Actions to take
1. In the text below about Jabil's revenue outlook, why does the writer expect the Nortel contract could bring in $100M a quarter by AugQ of 2000? Answer in one to three sentences.
2. According to the text below about Jabil's revenue outlook, how much revenue did Jabil have last quarter?
3. Copy word for word the part of the text below about Jabil's revenue outlook, starting with "The Dell contract" and going on through "using $300-400M annually.".

Source document

____

Analysts are very conservative with FY2000 revenue forecast.
Last Q Jabil did $523M, and the AugQ should come in slightly higher. The new Nortel contract is huge, but I think the analysts are only using about $250M annually for this contract. It wouldn't surprise me to see $100M quarterly from this contract by AugQ of 2000. This is based on how conservatively Jabil initially estimated the HP contract, and based on the large scope of the Nortel contract as announced in the press releases last fall. Clearly Nortel Networks expects Jabil to be one of their largest (if not the largest) EMS supplier. Since Nortel Networks already had EMS suppliers in the $200M range, why the big press release, and the big hoopla? They completed an inhouse analysis to reduce the number of suppliers, and Jabil came up the big winner. Clearly the Nortel business will eventually be much larger than what is in the analyst models. The clincher to me, is that I believe Jabil has opened the San Jose plant, and the Massachusetts plant in part, to better serve Nortel Networks.
The Dell contract should eventually be even bigger. Jabil has spent a year getting ready for the Dell programs, and based on all the prep work, it appears to be at least $500M annually. By the end of the following year, I believe the Dell business could hit a billion dollar annual run rate. The analyst models don't include this number; I suspect they are using $300-400M annually.

____

Source data
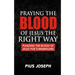 Praying the Blood of Jesus the Right Way: Pleading the Blood of Jesus for Turnaround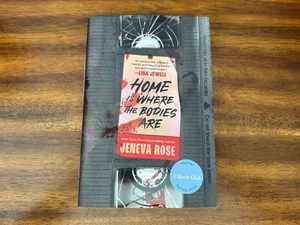 Home Is Where the Bodies Are by Jeneva Rose (Hardcover, Deluxe Edition) - Picture 1 of 3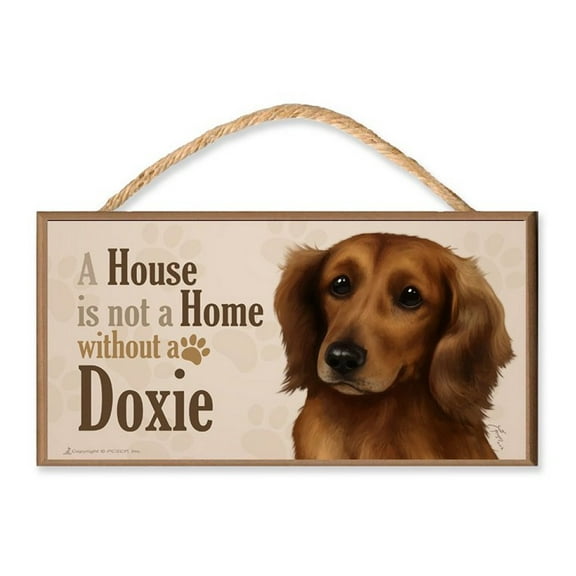 DGS Originals Dachshund (Long Hair) "A House Is Not a Home Without a Doxie" (v3) Message Signs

____

Written answers
1. The writer bases it on how conservatively Jabil first estimated the HP contract and on how large the Nortel contract looked in the press releases from the previous fall.

2. $523M.

3.
The Dell contract should eventually be even bigger. Jabil has spent a year getting ready for the Dell programs, and based on all the prep work, it appears to be at least $500M annually. By the end of the following year, I believe the Dell business could hit a billion dollar annual run rate. The analyst models don't include this number; I suspect they are using $300-400M annually.